À LA LOUPE – Le patron de Lubrizol a minimisé devant des parlementaires le danger représenté par l'incendie de son usine rouennaise. Les experts se montrent, eux, beaucoup plus prudents quant aux risques potentiels.

Après l'incendie de l'usine Lubrizol de Rouen le 26 septembre, une mission d'information a été mise en place. C'est dans ce cadre que le PDG de l'entreprise, l'Américain Eric Schnur, a été auditionné en début de semaine. Devant les députés et sénateurs qui l'ont interrogé mardi, il a assuré que la firme souhaitait se comporter en "bon voisin", précisant que selon ses information, l'origine du feu était extérieure à son usine.
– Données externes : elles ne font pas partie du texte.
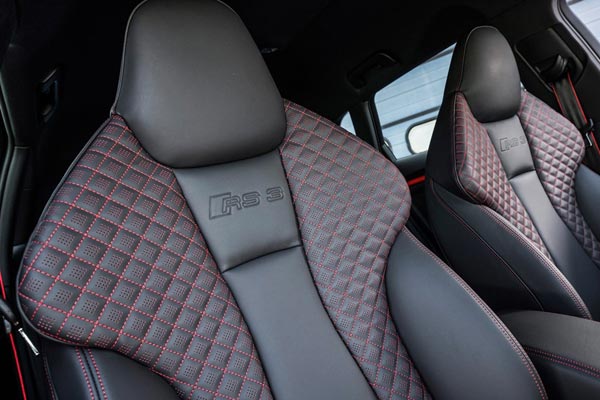   Audi RS3 Sportback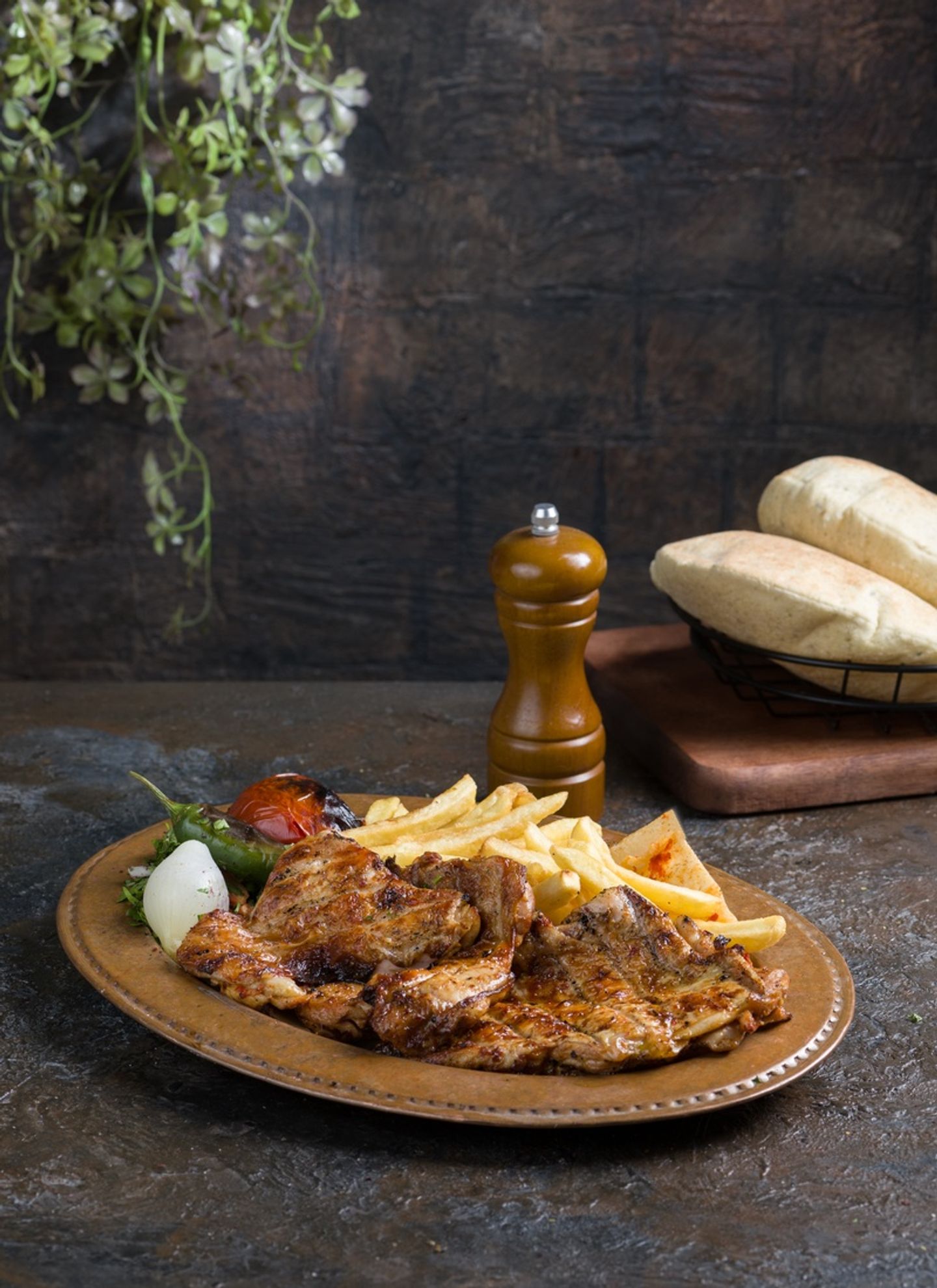Chicken Agha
Eric Schnur a par ailleurs livré une analyse assez surprenante : selon lui, l'énorme incendie qui s'est déclaré à Rouen n'était "pas plus toxique qu'un incendie de maison". Pour appuyer son propos, il a indiqué que "tous les produits toxiques présents, comme le pentasulfure de phosphore", avaient été extraits du site avant que les flammes ne les atteignent. 

Des experts dubitatifs

Les affirmations du dirigeant américains sont-elles crédibles ? Les spécialistes, dubitatifs, se montrent surtout beaucoup plus prudents que le patron de Lubrizol. "Quand je vois des fumées noires, je suis comme vous, je trouve ça inquiétant", glisse Christa Fittschen, chimiste et directrice de recherche au CNRS, "c'est le signe d'une combustion qui n'est pas complète". Outre de l'eau et du CO2, une foule d'autres particules a donc logiquement été dispersée dans l'incendie.

La chercheuse, membre du laboratoire pc2a de l'université de Lille, émet des réserves quant aux propos d'Eric Schnur, mais ne tire aucune conclusion. Elle estime qu'il faut se baser sur les résultats des analyses effectués près du site, et note qu'il est important que les prélèvements soient effectués tôt après l'incident.
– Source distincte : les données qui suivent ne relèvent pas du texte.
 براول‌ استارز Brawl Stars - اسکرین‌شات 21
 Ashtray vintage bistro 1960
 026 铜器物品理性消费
C'est ce qu'a fait l'Ineris, l'Institut national de l'environnement industriel et des risques, intervenu dans la foulée de la catastrophe. Pour autant, les premiers résultats des analyses ne permettent pas de tirer de conclusions formelles. Leur seule certitude ? Que de plus amples études sont nécessaires. La situation reste encore floue, ce dont témoignaient les déclarations de la ministre de la Santé, Agnès Buzyn, le 2 octobre. 
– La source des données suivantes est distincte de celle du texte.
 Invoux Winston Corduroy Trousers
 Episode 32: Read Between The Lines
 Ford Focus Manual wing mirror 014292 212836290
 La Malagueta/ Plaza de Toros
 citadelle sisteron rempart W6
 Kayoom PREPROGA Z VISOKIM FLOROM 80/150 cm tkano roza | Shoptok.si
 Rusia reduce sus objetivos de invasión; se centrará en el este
Suite à la publication par la préfecture de Seine-Maritime de la liste des 5.253 tonnes de produits chimiques à avoir brûlé dans l'incendie, la ministre se montrait pragmatique, et pas forcément très rassurante. On sait depuis que 4.250 tonnes de produits sont également partis en fumée dans des entrepôts de l'entreprise voisine Normandie Logistique.

Pas un incendie comme un autre

S'il faudra sans doute de nombreuses études approfondies pour déterminer la toxicité de l'incendie et ses conséquences, il semble difficile de comparer ce feu à celui qui ravagerait une maison d'habitation. Collègue de Christa Fittschen à Lille, le chercheur Xavier Mercier est notamment spécialisé dans la combustion et les suies. Il rappelle que "ce que l'on voit avec la fumée noire, c'est de la particule de suie". Mais les particules les plus dangereuses, "ce sont celles que l'on ne voit pas car plus fines, et qui ont d'ailleurs des durées de vie plus longues". Heureusement, elles sont également plus volatiles, ce qui réduit le risque dans le cas d'un incendie comme celui-ci.

Comme sa consœur, Xavier Mercier reste mesuré, a fortiori parce qu'il n'a analysé en détail les dizaines de produits chimiques communiqués par Lubrizol. La comparaison avec un incendie domestique lui semble pour autant abusive, "d'autant que l'on se trouve à Rouen sur un site Seveso".

Expert judiciaire en chimie et en pollution, Frédéric Poitou s'est exprimé auprès de France Info début octobre, après avoir consulté les documents fournis par Lubrizol. "Il y a des sources importantes de molécules carbonées et d'hydrocarbures, beaucoup de métaux et des acides inorganiques. Et avec la température qui s'était élevée lors de l'incendie et des explosions, ce sont les conditions requises pour former des dioxines", observait-il. "Ce serait très surprenant qu'il n'y ait pas de toxicité", jugeait aussi l'expert.